* _What you should do_: Transcribe all of the material exactly, except for its pictures.

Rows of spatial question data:
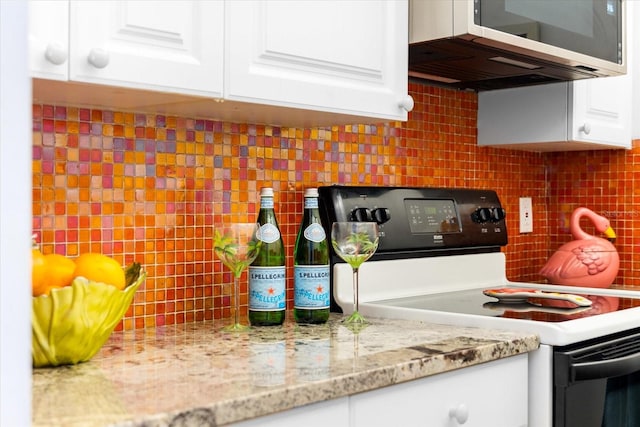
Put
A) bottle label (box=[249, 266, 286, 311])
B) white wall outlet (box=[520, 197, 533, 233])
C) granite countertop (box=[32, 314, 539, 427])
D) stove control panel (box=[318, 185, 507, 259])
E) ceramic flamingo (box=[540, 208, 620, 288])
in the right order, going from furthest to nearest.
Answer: white wall outlet (box=[520, 197, 533, 233]) → ceramic flamingo (box=[540, 208, 620, 288]) → stove control panel (box=[318, 185, 507, 259]) → bottle label (box=[249, 266, 286, 311]) → granite countertop (box=[32, 314, 539, 427])

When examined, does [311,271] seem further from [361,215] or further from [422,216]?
[422,216]

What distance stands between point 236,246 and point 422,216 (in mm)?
694

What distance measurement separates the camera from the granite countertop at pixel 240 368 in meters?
1.00

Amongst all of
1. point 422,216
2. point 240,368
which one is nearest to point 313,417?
point 240,368

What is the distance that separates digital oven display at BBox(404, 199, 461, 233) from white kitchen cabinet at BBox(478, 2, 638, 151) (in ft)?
1.36

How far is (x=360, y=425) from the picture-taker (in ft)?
3.99

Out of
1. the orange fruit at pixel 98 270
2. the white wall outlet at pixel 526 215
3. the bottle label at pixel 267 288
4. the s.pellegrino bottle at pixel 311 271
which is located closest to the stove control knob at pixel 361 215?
the s.pellegrino bottle at pixel 311 271

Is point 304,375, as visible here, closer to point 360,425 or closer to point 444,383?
point 360,425

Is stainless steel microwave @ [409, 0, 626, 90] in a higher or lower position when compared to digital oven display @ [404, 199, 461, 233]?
higher

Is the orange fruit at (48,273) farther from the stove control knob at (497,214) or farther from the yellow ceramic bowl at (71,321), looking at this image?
the stove control knob at (497,214)

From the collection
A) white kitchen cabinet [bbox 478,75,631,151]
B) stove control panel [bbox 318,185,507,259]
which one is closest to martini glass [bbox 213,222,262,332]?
stove control panel [bbox 318,185,507,259]

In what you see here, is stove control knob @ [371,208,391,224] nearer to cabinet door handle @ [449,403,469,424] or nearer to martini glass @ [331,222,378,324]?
martini glass @ [331,222,378,324]

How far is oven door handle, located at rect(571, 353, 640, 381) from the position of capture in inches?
60.1

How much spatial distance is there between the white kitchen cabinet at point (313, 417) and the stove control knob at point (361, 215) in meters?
0.78
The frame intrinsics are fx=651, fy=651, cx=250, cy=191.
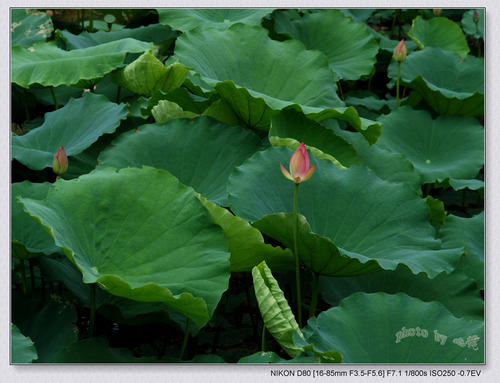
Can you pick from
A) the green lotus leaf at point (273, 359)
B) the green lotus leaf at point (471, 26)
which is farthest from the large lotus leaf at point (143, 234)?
the green lotus leaf at point (471, 26)

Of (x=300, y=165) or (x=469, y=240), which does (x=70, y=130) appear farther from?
(x=469, y=240)

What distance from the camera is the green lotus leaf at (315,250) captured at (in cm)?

* _Output_:
Put
A) bottle label (box=[249, 266, 286, 311])
B) white wall outlet (box=[520, 197, 533, 233])
C) granite countertop (box=[32, 314, 539, 427])
D) stove control panel (box=[318, 185, 507, 259])
E) ceramic flamingo (box=[540, 208, 620, 288])
in the right order, going from furthest to nearest.
Answer: white wall outlet (box=[520, 197, 533, 233]) → ceramic flamingo (box=[540, 208, 620, 288]) → stove control panel (box=[318, 185, 507, 259]) → bottle label (box=[249, 266, 286, 311]) → granite countertop (box=[32, 314, 539, 427])

When examined, does [311,271] seem further from [361,215] or further from [422,216]?
[422,216]

What distance stands between point 236,246 and point 422,216 (in mm)?
694

What distance measurement separates the camera from the granite countertop at pixel 240 368 in meters?
1.00

Amongst all of
1. point 422,216
2. point 240,368
which one is nearest to point 313,417?
point 240,368

What is the distance that separates digital oven display at BBox(404, 199, 461, 233) from white kitchen cabinet at BBox(478, 2, 638, 151) (in ft)?
1.36

How far is (x=360, y=425) from the picture-taker (in ft)?
3.99

Out of
1. the orange fruit at pixel 98 270
2. the white wall outlet at pixel 526 215
3. the bottle label at pixel 267 288
4. the s.pellegrino bottle at pixel 311 271
which is located closest to the stove control knob at pixel 361 215?
the s.pellegrino bottle at pixel 311 271

Is point 304,375, as visible here, closer to point 360,425 or closer to point 444,383?
point 360,425

Is stainless steel microwave @ [409, 0, 626, 90] in a higher or lower position when compared to digital oven display @ [404, 199, 461, 233]?
higher

Is the orange fruit at (48,273) farther from the stove control knob at (497,214) or farther from the yellow ceramic bowl at (71,321), looking at this image?
the stove control knob at (497,214)

From the collection
A) white kitchen cabinet [bbox 478,75,631,151]
B) stove control panel [bbox 318,185,507,259]
which one is closest to martini glass [bbox 213,222,262,332]?
stove control panel [bbox 318,185,507,259]

In what you see here, is stove control knob @ [371,208,391,224] nearer to cabinet door handle @ [449,403,469,424] or nearer to martini glass @ [331,222,378,324]?
martini glass @ [331,222,378,324]

How far is oven door handle, located at rect(571, 353, 640, 381) from the position of capture in inches?
60.1

How much spatial distance is there between the white kitchen cabinet at point (313, 417) and the stove control knob at point (361, 215) in meters?
0.78
The frame intrinsics are fx=651, fy=651, cx=250, cy=191.
Can you pick from
A) the green lotus leaf at point (273, 359)
B) the green lotus leaf at point (471, 26)
which is farthest from the large lotus leaf at point (143, 234)?
the green lotus leaf at point (471, 26)

Of (x=300, y=165) or (x=469, y=240), which does (x=70, y=130) appear farther from?
(x=469, y=240)

What distance from the camera is the green lotus leaf at (315,250) captured at (in cm)?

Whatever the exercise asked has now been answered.